[3] The patriarchs of the modern Turkmen tribe of the Salyr in Turkmenistan, Uzbekistan, Afghanistan, Iraq, and Iran, as well as the Salars of China, claim descent from the original Oghuz Salur.
[2][4] Historian and statesman of the Ilkhanate, Rashid al-Din Hamadani, in his literary work Oghuzname, which is part of his extensive history book Jami' al-tawarikh (Compendium of Chronicles), writes that the name Salyr means “wherever you go, you fight with a sword and a club”.

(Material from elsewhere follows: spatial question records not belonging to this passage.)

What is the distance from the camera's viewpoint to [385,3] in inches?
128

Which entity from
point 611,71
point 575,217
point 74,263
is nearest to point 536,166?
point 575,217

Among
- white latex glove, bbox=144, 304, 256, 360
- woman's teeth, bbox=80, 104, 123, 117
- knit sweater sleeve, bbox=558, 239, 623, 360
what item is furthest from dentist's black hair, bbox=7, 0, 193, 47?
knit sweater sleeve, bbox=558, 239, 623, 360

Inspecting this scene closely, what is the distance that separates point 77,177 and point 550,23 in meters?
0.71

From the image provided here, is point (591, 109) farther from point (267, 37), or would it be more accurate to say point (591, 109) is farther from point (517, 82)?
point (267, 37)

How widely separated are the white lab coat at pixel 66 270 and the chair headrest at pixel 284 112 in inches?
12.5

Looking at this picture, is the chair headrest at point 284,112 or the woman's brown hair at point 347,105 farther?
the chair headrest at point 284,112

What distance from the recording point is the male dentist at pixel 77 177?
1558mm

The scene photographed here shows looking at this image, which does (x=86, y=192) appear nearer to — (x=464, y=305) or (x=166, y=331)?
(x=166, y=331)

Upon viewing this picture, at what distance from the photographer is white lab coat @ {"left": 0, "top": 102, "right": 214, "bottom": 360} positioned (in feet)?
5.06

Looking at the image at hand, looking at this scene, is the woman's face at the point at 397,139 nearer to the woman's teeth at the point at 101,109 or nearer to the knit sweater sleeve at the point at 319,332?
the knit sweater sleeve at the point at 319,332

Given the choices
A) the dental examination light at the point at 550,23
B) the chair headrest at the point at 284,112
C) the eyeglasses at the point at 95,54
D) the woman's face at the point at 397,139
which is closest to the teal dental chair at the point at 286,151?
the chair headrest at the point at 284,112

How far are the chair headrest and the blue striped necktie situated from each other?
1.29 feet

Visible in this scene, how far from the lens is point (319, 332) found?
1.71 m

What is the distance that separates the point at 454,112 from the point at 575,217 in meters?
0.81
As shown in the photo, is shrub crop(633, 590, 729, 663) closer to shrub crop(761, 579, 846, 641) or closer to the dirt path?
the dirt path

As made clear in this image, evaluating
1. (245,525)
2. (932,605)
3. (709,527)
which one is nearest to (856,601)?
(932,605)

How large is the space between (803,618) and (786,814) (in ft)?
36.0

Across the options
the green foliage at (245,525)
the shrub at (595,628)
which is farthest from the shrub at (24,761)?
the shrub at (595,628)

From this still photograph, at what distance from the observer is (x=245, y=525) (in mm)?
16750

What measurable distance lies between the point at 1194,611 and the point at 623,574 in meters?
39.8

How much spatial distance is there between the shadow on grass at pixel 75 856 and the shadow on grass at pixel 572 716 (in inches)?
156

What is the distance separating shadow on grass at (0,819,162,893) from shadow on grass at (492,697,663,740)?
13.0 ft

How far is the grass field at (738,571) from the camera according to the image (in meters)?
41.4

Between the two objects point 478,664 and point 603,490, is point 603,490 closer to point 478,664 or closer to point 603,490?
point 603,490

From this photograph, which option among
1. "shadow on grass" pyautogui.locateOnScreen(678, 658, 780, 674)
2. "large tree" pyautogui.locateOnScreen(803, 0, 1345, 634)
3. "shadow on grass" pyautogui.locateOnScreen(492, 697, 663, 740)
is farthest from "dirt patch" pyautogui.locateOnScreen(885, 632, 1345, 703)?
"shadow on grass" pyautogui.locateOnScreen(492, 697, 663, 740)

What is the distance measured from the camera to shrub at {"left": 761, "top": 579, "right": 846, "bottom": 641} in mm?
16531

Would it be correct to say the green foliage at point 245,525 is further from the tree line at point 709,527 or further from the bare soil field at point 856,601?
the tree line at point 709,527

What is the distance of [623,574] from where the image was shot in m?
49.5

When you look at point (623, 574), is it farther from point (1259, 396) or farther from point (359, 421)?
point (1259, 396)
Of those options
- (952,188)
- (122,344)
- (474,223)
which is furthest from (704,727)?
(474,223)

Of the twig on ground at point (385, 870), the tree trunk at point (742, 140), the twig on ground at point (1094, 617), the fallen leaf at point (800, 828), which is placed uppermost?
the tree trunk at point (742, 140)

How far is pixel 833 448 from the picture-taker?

The khan of the Khanate of Khiva and simultaneously a historian, Abu al-Ghazi Bahadur, in his Shajara-i Tarākima (Genealogy of the Turkmens) expresses his belief that the meaning of the tribe's name is “armed with a saber”.
Rashid al-Din Hamadani:[6] For a long time, royal dignity remained in the Oghuz family; for so long the dignity of the sovereign was in the ancestral branch of Salyr, and after that (from) other branches (also) there were revered kings.Subsequently, the bulk of the Salyr tribe lived on the territory of Turkmenistan, a significant part of them in the 11th–12th centuries left along with other Oghuz-Turkmen tribes to the west; in Asia Minor they established the Salghurids State centered in Iraq in the 12th century,[7] and supported other Turkmen beyliks in the reconstruction of Anatolia.
The Salgurid Dynasty, which ruled in Fars in 1148-1282 and played an important role in the creation of the Sultanate of Rum, belonged to the Salyr tribe.